Thursday, 25 May 2017

squirreling away gapsosis

Pin It now!
how to avoid gapsosis in thrown rings and birdhouse squirrel !

Nothing new here for experienced tatters but do scroll down for the latter. 

Avoiding  gapsosis  in  thrown  ring clusters

Newer learners often face a problem of gapsosis in case of thrown rings and especially thrown ring clusters such as trefoils and clovers. 

Ungainly bare threads can be avoided with these 2 simple steps : 
1. fold the last ring of cluster over the earlier rings and hold in pinch ;
2. tat 1 ds as close to the base of the last ring as possible WITHOUT removing from pinch ;
voilà, now you can release from the pinch, unfold and continue with chain tatting normally – the gapsosis has been avoided and the thrown rings will sit close upon the chain.

NOTE : this same fold, pinch, and tat is equally effective with trefoils and clovers when a normal chain follows it after RW (reverse work).

* _SUPPLIED RECORDS_
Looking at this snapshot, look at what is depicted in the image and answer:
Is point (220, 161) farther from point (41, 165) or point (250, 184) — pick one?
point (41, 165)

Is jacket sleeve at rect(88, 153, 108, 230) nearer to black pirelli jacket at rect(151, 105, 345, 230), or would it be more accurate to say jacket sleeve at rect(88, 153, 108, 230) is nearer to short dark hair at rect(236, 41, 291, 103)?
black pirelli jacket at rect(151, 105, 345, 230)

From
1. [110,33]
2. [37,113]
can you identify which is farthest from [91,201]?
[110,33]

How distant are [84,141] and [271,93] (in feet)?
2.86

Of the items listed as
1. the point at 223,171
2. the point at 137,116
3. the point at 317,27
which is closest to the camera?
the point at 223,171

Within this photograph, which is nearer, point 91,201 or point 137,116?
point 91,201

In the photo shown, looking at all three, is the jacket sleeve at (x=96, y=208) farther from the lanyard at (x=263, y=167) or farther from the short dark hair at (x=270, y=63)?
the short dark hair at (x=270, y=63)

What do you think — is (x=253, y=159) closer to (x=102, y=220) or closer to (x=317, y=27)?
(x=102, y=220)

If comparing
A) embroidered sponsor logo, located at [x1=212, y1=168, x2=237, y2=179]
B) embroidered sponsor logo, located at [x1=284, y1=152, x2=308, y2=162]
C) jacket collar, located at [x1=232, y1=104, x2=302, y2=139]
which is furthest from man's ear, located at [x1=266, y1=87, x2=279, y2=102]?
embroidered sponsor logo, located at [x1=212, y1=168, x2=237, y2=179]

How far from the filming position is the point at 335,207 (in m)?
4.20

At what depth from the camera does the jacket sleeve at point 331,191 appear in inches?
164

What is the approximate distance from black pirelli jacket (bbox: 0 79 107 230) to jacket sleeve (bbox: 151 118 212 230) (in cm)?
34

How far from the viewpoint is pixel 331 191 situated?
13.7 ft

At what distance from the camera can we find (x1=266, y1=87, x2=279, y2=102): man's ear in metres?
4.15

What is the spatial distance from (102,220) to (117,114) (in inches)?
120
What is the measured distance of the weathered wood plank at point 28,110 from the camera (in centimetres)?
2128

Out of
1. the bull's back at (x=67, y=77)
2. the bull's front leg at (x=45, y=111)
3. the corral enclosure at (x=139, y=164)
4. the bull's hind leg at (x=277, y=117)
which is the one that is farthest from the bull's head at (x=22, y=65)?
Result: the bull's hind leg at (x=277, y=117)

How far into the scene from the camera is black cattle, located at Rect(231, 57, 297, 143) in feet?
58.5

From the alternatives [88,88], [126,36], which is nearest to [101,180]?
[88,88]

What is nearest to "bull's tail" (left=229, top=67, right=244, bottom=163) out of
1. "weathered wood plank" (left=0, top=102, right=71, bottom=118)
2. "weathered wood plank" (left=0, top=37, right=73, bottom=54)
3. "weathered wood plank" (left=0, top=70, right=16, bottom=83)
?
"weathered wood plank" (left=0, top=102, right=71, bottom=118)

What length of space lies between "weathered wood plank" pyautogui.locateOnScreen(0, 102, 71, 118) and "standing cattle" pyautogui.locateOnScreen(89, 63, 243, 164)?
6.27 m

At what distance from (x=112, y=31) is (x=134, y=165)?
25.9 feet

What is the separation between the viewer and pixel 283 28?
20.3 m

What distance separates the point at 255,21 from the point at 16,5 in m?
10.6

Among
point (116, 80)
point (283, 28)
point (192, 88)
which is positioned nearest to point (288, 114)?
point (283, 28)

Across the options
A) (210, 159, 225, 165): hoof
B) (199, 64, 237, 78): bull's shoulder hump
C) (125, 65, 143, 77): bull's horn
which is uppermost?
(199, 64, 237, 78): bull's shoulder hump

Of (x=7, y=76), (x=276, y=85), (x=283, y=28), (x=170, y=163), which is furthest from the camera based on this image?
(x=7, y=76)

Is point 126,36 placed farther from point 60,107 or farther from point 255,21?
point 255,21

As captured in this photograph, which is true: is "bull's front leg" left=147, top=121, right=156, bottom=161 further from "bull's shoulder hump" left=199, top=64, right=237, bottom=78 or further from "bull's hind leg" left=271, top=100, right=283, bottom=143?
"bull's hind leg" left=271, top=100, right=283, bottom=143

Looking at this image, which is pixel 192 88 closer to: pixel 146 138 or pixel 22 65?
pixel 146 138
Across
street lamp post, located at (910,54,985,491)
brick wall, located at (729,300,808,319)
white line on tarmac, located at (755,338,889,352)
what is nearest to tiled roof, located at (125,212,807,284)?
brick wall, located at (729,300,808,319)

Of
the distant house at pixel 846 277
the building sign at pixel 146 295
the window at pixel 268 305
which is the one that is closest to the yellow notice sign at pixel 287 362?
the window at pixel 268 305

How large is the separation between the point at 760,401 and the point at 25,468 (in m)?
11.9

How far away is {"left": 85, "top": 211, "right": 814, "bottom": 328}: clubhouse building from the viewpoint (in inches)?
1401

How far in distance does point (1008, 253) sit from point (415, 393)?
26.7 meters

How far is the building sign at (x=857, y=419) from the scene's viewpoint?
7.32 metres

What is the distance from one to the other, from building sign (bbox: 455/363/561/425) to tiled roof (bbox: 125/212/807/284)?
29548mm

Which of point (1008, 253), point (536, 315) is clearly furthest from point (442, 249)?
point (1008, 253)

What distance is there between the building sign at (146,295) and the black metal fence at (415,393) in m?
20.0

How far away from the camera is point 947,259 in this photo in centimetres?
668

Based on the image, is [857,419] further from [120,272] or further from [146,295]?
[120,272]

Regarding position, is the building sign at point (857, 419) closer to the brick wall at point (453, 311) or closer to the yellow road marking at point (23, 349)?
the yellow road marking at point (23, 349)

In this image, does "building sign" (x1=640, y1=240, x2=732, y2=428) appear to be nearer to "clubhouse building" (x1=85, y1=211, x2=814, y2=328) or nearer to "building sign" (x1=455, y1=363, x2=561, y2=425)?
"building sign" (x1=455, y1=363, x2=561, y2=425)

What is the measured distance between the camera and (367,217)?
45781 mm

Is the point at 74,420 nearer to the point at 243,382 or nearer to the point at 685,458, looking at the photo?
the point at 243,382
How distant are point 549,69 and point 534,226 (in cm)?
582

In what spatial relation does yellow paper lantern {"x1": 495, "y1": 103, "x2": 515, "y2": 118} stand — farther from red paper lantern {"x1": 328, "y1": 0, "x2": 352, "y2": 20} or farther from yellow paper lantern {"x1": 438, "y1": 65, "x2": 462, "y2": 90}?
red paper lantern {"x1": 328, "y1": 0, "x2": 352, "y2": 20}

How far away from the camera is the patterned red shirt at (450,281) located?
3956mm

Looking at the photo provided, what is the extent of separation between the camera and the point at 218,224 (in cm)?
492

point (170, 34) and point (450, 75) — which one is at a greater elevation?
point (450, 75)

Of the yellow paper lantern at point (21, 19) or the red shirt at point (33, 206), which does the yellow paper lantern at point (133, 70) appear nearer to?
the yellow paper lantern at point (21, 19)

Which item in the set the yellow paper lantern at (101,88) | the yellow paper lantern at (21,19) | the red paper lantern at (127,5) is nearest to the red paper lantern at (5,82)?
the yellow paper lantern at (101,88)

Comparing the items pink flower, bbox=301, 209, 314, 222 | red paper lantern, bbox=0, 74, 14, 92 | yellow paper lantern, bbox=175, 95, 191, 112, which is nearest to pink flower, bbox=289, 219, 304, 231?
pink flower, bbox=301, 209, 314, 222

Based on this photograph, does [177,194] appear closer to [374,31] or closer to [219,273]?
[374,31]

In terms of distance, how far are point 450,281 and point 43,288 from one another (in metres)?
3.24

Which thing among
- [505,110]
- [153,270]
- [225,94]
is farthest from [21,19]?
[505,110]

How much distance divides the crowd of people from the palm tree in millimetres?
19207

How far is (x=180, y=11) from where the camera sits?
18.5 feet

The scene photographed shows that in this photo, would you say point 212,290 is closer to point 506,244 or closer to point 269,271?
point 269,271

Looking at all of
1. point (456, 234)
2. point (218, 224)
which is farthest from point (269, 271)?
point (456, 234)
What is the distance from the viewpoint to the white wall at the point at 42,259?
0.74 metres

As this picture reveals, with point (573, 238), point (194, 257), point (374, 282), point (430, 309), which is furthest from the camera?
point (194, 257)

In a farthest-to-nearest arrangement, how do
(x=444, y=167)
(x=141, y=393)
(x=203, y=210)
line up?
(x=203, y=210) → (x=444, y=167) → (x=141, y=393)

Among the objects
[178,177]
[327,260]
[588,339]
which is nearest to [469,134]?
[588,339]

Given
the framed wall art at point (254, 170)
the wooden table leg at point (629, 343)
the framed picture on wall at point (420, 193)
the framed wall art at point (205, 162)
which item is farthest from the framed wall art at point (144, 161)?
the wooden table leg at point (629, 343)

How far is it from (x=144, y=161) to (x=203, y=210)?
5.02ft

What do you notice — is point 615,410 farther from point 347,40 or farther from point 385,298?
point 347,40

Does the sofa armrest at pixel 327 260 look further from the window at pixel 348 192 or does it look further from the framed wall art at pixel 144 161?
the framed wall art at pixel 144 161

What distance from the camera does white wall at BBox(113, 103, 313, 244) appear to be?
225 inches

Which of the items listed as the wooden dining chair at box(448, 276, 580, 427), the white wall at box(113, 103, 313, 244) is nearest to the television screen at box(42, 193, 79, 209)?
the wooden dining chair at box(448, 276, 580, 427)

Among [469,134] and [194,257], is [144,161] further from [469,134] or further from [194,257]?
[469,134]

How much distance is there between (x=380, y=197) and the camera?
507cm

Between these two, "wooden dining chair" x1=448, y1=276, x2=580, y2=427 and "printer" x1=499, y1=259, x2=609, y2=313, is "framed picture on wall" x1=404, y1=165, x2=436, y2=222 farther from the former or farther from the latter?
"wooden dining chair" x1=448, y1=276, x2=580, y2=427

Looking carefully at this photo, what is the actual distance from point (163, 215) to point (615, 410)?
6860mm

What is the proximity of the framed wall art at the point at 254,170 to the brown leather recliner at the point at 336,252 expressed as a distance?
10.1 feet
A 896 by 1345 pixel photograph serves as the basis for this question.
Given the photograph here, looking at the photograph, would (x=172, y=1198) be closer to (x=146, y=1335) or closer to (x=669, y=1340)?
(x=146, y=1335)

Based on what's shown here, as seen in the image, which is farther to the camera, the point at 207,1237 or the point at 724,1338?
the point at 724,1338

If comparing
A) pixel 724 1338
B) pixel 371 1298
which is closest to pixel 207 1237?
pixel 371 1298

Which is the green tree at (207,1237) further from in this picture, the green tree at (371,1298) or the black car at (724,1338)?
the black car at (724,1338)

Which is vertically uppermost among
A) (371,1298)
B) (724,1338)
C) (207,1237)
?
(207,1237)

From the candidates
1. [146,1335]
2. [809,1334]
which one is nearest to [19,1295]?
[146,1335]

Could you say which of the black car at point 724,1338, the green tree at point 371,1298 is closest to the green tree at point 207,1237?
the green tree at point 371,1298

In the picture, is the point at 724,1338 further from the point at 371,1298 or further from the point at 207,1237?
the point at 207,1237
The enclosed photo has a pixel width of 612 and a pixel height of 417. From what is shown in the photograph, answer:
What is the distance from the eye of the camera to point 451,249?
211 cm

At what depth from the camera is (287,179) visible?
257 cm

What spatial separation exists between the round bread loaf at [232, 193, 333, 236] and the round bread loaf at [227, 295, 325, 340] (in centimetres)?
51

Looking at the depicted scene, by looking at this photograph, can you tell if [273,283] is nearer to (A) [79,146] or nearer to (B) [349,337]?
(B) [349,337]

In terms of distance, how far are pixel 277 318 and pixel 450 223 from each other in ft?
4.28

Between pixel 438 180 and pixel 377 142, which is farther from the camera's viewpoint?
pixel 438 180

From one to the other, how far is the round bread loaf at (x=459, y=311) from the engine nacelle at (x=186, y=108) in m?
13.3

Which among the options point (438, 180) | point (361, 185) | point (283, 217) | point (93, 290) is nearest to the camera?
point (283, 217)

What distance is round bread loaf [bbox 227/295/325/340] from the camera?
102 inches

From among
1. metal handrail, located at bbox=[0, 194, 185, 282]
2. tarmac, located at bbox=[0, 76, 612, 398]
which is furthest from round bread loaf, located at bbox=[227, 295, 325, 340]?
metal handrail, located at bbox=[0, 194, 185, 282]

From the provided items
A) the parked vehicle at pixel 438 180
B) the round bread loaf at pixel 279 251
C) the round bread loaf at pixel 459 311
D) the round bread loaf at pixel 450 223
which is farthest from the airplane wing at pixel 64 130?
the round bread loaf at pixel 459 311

* _INSTRUCTIONS_
1 – Pick out every line of the records that contains the string "metal", matching case exactly.
2 – Resume the tatting post on gapsosis from where it stops.

* _ANSWERS TO THE TASKS_
1 –
What distance is there between the building sign at (146,295) and the black metal fence at (415,393) in m?
1. metal handrail, located at bbox=[0, 194, 185, 282]
metal handrail, located at bbox=[0, 194, 185, 282]

2 –
A pictorial on how to avoid gapsosis

If required, wiggle the knotting thread a bit till you can feel it flush against the last ring, 
with no core thread left.

 Release the pinch and unfold Only After 1 full double stitch has been made .
In case there is still a gap, untat the 1ds and do over.

This works for me. There may be other equally effective ways, too.
A few previous posts about gapsosishow to avoid and also when/how it can be useful.

I will talk more about this snowflake in next post, in response to a tatter’s dilemma.

Our  birdhouse  owner !
And here is our birdhouse resident for this season. Not a bird, but a squirrel !!!
(click on pics to enlarge)
Notice how it has stuffed the house with rags n ‘riches’ ;-P

S/he does not take kindly to guests ! After a few moments of glaring motionless at each other, the ‘owner’ jumped at the intruder and it squirreled away. Our guest went back to resting on the rooftop J

We've had this birdhouse for over 2 decades and except for the first couple of years, no bird has made it's nest. Squirrels, do stash their pickings before winter, using it as a storehouse. But this time we have an actual resident for the last few weeks and can see it sprawling on the roof every evening !

These pics were taken through out French door glass. Hope to take a few more with doors open, and a closer view.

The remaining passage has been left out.